By Dr Buna Bhandari PhD (UNSW, Australia) | May 17, 2024  | News Wellbeing


"May 17" marks World Hypertension Day (an initiative of the World Hypertension League), which is observed in conjunction with May Measure Month (MMM), an initiative launched by the International Society of Hypertension in 2017, lasting from May 1 to July 31, 2024. These observances emphasize the need to prevent, detect, and treat high blood pressure. The theme for World Hypertension Day in 2024 is "Measure Your Blood Pressure Accurately, Control It and Live Longer," focusing on combatting low awareness rates globally, especially in Low- and Middle-Income Countries(LMICs), regarding accurate blood pressure measurement. In addition, Salt Awareness Week is also celebrated from 13 to 19 May 2024; reducing salt intake is a quick and easy way to reduce blood pressure and improve health.


What is Hypertension?

Hypertension (HTN) is a growing global issue, particularly affecting LMICs in South and East Asia and sub-Saharan Africa.
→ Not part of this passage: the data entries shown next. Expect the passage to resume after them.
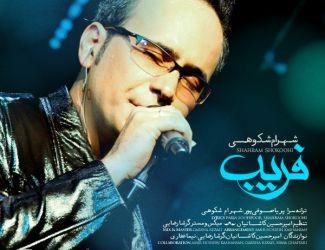 Shahram Shokoohi – Farib
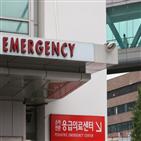 응급실,어린이병원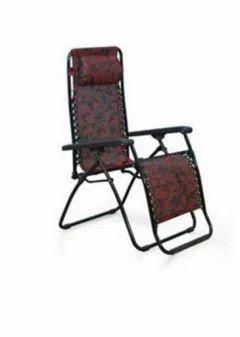 c484b76e9 Nilkamal Frolic Easy Chair at Rs 4000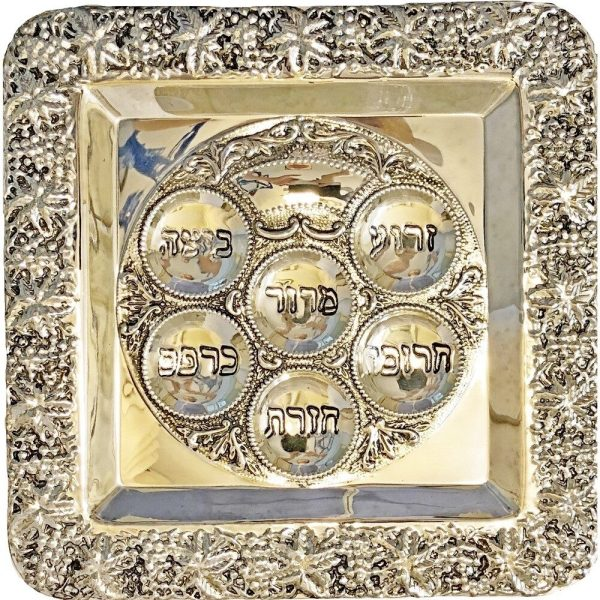 Seder Plate - Silver Square Design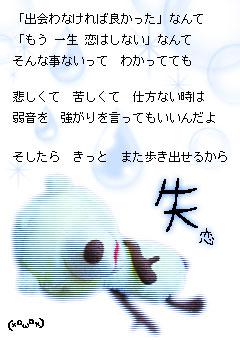 e0099047_1775038.jpg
The World Health Organization (WHO) defines hypertension as 140/90 mmHg or higher blood pressure. To be diagnosed with hypertension, a person's systolic blood pressure must be ≥140 mmHg, and diastolic blood pressure must be ≥90 mmHg on two occasions. Although high blood pressure is common, it can be dangerous if left untreated. Globally, it is estimated that 1.28 billion adults have hypertension, with two-thirds of them residing in LMICs. The WHO reports that one in four men and one in five women have HTN. High blood pressure (BP) is the primary modifiable risk factor for global cardiovascular mortality, accounting for over 11 million deaths annually. Hypertension is a significant contributor to heart disease and stroke, accounting for 45% and 51% of deaths. In 2019, this condition was responsible for 10.8 million deaths and 9.3% of global disability-adjusted life years (DALYs).

The primary difficulties in managing high blood pressure involve raising awareness about the condition, providing effective treatment, and achieving optimal control. Despite numerous clinical guidelines for hypertension management and evidence demonstrating the clear benefits of maintaining optimal blood pressure, achieving this goal remains challenging. Furthermore, disparities persist between racial and income groups, eveBlood pressure measuring machine on a table. A person's arm wearing a long sleeved black and flowery shirt is visible, with the blood pressure measuring sleeve on their arm. Another person's shoulder and hand is visible in the foreground.n in high-income countries, resulting in disadvantaged subgroups having far more difficulty in controlling their blood pressure, which in turn leads to higher rates of cardiovascular mortality. Approximately 46% of adults with hypertension are unaware of their condition, leading to numerous complications. The primary challenge is the diagnosis and treatment of hypertension, as only 42% of people are diagnosed on time, and only 21% (i.e., one in five cases) are being treated among the diagnosed cases.   Additionally, there is a significant challenge in controlling hypertension even after diagnosis, with more than 50% (1.4 billion individuals) of patients diagnosed with hypertension having uncontrolled blood pressure in both high-income countries (HICs) and low-middle-income countries (LMICs). 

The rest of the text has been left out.